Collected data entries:
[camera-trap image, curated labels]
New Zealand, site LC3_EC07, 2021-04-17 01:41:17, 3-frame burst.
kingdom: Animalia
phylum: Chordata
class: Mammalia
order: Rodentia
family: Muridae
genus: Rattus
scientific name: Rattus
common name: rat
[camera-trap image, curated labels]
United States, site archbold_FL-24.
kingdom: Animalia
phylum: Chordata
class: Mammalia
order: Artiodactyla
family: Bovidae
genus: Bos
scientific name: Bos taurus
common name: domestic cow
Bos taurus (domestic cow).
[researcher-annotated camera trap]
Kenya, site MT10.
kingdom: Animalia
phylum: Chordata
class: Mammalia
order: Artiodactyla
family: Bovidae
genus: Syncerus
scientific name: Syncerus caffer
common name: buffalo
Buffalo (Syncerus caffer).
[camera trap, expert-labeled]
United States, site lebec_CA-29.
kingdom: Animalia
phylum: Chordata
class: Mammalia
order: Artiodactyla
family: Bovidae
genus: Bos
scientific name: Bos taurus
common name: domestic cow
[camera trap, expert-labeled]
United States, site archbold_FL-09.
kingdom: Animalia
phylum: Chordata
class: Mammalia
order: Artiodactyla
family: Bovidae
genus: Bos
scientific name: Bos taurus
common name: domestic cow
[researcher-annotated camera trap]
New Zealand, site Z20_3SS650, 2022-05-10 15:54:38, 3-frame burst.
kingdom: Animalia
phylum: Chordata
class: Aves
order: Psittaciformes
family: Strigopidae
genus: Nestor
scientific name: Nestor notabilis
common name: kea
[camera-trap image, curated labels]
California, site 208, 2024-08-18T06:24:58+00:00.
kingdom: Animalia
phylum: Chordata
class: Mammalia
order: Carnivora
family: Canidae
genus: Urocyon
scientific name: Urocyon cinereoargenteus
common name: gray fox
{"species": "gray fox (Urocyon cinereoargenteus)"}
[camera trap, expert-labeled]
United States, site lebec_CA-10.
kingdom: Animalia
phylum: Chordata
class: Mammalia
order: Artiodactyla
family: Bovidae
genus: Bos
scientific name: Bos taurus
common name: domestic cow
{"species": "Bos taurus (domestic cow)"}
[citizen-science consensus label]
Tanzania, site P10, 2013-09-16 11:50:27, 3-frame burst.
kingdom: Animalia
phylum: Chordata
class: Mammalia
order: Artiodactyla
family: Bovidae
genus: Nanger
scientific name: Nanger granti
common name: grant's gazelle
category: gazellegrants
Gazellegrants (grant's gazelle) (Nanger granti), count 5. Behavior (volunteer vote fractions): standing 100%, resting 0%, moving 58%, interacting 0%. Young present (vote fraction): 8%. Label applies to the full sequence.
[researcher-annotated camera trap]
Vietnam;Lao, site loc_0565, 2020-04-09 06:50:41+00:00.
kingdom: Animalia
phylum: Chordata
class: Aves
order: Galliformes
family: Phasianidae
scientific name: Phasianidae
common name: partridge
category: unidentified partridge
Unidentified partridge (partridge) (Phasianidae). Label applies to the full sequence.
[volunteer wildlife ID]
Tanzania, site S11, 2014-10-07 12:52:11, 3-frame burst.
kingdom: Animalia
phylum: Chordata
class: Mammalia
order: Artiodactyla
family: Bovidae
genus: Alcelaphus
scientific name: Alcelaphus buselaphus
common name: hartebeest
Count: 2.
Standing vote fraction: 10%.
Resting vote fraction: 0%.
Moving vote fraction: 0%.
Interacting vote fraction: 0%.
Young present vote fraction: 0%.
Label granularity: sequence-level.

### WHAT IS REQUIRED
The entries above need to be repeated in full, exactly as written.

### ANSWER FOR THE TASK
[camera-trap image, curated labels]
New Zealand, site LC3_EC07, 2021-04-17 01:41:17, 3-frame burst.
kingdom: Animalia
phylum: Chordata
class: Mammalia
order: Rodentia
family: Muridae
genus: Rattus
scientific name: Rattus
common name: rat
[camera-trap image, curated labels]
United States, site archbold_FL-24.
kingdom: Animalia
phylum: Chordata
class: Mammalia
order: Artiodactyla
family: Bovidae
genus: Bos
scientific name: Bos taurus
common name: domestic cow
Bos taurus (domestic cow).
[researcher-annotated camera trap]
Kenya, site MT10.
kingdom: Animalia
phylum: Chordata
class: Mammalia
order: Artiodactyla
family: Bovidae
genus: Syncerus
scientific name: Syncerus caffer
common name: buffalo
Buffalo (Syncerus caffer).
[camera trap, expert-labeled]
United States, site lebec_CA-29.
kingdom: Animalia
phylum: Chordata
class: Mammalia
order: Artiodactyla
family: Bovidae
genus: Bos
scientific name: Bos taurus
common name: domestic cow
[camera trap, expert-labeled]
United States, site archbold_FL-09.
kingdom: Animalia
phylum: Chordata
class: Mammalia
order: Artiodactyla
family: Bovidae
genus: Bos
scientific name: Bos taurus
common name: domestic cow
[researcher-annotated camera trap]
New Zealand, site Z20_3SS650, 2022-05-10 15:54:38, 3-frame burst.
kingdom: Animalia
phylum: Chordata
class: Aves
order: Psittaciformes
family: Strigopidae
genus: Nestor
scientific name: Nestor notabilis
common name: kea
[camera-trap image, curated labels]
California, site 208, 2024-08-18T06:24:58+00:00.
kingdom: Animalia
phylum: Chordata
class: Mammalia
order: Carnivora
family: Canidae
genus: Urocyon
scientific name: Urocyon cinereoargenteus
common name: gray fox
{"species": "gray fox (Urocyon cinereoargenteus)"}
[camera trap, expert-labeled]
United States, site lebec_CA-10.
kingdom: Animalia
phylum: Chordata
class: Mammalia
order: Artiodactyla
family: Bovidae
genus: Bos
scientific name: Bos taurus
common name: domestic cow
{"species": "Bos taurus (domestic cow)"}
[citizen-science consensus label]
Tanzania, site P10, 2013-09-16 11:50:27, 3-frame burst.
kingdom: Animalia
phylum: Chordata
class: Mammalia
order: Artiodactyla
family: Bovidae
genus: Nanger
scientific name: Nanger granti
common name: grant's gazelle
category: gazellegrants
Gazellegrants (grant's gazelle) (Nanger granti), count 5. Behavior (volunteer vote fractions): standing 100%, resting 0%, moving 58%, interacting 0%. Young present (vote fraction): 8%. Label applies to the full sequence.
[researcher-annotated camera trap]
Vietnam;Lao, site loc_0565, 2020-04-09 06:50:41+00:00.
kingdom: Animalia
phylum: Chordata
class: Aves
order: Galliformes
family: Phasianidae
scientific name: Phasianidae
common name: partridge
category: unidentified partridge
Unidentified partridge (partridge) (Phasianidae). Label applies to the full sequence.
[volunteer wildlife ID]
Tanzania, site S11, 2014-10-07 12:52:11, 3-frame burst.
kingdom: Animalia
phylum: Chordata
class: Mammalia
order: Artiodactyla
family: Bovidae
genus: Alcelaphus
scientific name: Alcelaphus buselaphus
common name: hartebeest
Count: 2.
Standing vote fraction: 10%.
Resting vote fraction: 0%.
Moving vote fraction: 0%.
Interacting vote fraction: 0%.
Young present vote fraction: 0%.
Label granularity: sequence-level.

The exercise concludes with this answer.